I love the crazy, living room rehearsals and the thrill of doing it fast and furious. I know that care and time and diligence are required for good theatre, but there is something deadly sexy about the pace of the fringe. I love seeing what people can do under pressure.
5. What is the biggest challenge of participating in the Fringe?
Having no money! And, fighting the idea held by some artists that there can be no work of quality in a Fringe.
6. Any words or advice to playwrights embarking on participating in a Fringe Festival for the first time?
Write whatever you want, because there is no one breathing over your neck warning you about dark plot lines or language. Do it for love!! Get whatever is on your chest off! It’s liberating.
7. You recently took home a “Merrit” (Mayor’s Emerging Theatre Artist Award) as well as being selected the protégé prize recipient by Portia White Award winner (and PGC Member) Mary Vingoe. How have these awards and prizes affected your career?
Well, both came with cash awards which helped out enormously! I paid off some student loan and got a car. Seriously though, the Portia White was great because I got a lot of attention over it. People from across the country congratulated me over it. The Mayor’s Award meant a lot to me personally because it put me in a group of previous winners, all Halifax theatre artists, who I respect very much. I was quite proud of that.
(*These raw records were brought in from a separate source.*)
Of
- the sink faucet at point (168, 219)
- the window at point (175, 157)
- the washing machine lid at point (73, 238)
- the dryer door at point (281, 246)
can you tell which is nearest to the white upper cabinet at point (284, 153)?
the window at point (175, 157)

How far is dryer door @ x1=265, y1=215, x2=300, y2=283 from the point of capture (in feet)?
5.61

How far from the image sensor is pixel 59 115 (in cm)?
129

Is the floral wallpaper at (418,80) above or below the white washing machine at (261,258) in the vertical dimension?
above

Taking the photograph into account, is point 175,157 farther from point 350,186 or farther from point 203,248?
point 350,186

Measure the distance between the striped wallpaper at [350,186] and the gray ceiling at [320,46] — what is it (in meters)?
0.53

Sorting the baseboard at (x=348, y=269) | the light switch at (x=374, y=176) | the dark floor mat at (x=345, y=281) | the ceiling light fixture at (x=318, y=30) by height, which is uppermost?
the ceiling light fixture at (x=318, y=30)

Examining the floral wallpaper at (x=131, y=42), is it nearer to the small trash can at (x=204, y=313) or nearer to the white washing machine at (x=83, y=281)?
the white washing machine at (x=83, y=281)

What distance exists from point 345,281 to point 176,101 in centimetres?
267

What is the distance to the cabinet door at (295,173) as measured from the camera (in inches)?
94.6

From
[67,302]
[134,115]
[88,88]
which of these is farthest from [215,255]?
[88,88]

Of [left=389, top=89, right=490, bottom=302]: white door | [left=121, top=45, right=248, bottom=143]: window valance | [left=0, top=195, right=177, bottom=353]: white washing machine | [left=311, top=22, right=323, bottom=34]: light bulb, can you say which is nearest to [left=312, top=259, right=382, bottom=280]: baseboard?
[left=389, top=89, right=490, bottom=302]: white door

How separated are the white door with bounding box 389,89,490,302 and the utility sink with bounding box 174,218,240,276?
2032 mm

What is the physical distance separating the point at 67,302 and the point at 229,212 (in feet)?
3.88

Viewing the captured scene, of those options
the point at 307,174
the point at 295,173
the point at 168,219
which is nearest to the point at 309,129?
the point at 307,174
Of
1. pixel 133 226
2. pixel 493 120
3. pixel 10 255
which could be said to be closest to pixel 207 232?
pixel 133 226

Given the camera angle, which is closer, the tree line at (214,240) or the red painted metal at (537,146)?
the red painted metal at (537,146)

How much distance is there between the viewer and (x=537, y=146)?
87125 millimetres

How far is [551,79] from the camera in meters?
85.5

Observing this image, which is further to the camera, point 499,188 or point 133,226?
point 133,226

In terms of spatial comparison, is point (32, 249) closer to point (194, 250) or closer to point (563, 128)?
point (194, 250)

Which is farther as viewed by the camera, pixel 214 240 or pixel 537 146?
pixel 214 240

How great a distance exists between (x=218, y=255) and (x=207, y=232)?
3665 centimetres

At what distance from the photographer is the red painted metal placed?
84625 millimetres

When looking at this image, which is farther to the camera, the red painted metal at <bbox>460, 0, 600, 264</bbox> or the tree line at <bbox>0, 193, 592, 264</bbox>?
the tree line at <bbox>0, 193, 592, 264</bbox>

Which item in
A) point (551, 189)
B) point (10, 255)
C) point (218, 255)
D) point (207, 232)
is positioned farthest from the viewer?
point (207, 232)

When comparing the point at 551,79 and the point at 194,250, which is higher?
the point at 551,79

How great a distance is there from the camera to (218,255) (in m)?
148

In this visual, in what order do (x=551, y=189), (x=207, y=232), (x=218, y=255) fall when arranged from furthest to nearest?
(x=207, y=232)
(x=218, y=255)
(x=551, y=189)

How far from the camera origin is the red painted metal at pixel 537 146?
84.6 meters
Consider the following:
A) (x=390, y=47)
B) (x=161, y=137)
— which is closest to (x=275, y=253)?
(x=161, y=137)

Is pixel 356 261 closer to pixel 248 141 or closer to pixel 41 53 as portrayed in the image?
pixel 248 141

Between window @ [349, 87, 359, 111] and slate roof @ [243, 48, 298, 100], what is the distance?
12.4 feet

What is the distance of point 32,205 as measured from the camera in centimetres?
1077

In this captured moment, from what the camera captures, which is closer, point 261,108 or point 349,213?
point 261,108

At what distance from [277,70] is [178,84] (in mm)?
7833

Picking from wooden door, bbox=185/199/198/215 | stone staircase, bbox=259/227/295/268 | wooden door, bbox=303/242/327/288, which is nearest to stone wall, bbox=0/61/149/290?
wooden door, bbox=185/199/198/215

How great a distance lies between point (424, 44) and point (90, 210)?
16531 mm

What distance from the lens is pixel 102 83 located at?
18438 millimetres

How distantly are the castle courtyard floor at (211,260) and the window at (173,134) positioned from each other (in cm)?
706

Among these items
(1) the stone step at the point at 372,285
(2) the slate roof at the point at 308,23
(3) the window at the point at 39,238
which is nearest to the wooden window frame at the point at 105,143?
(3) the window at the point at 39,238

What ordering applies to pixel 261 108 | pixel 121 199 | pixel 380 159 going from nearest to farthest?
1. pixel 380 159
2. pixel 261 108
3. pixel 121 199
8. Many authors have a favourite inspirational quote above their desk or something inscribed in a cherished notebook to keep their muse flowing and to drive their positive energies forward. Please share one of the quotes that has kept you going as a writer.
Well, it’s something that I say to myself every night before I step on stage as an actor and what I say whenever I embark on something bigger than me: “Go away, Natasha.” Simple, but to the point. Go away Natasha, stop judging and let what happens, happen.
Natasha MacLellan, actor, playwright and director, has worked with Shakespeare By The Sea, Lunchbox Theatre, Mulgrave Road, Frankie Productions, Live Bait, Ship’s Company, Forerunner Playwrights, One Light Theatre, and is an ensemble member of the Irondale Ensemble Project. She has performed on stages all across Canada, including the Yukon Arts Centre, The Colin Jackson Studio and the National Arts Centre. She is honored to have been twice named the protégé of respected theatre artists: Jenny Munday, recipient of the inaugural Mallory Gilbert award for demonstrated leadership in the theatre community and Mary Vingoe, recipient of the Portia White Prize in 2009. In 2010, Natasha received the Mayor's Award for Emerging Artist. She has penned a handful of plays including Ms. Right Now, which recently completed a successful run at the Plutonium Playhouse and In The Valley, a recent Atlantic Fringe Festival Hit. She is the co-founder of Forerunner Playwrights' Theatre and is a member of Playwrights Atlantic Resource Centre.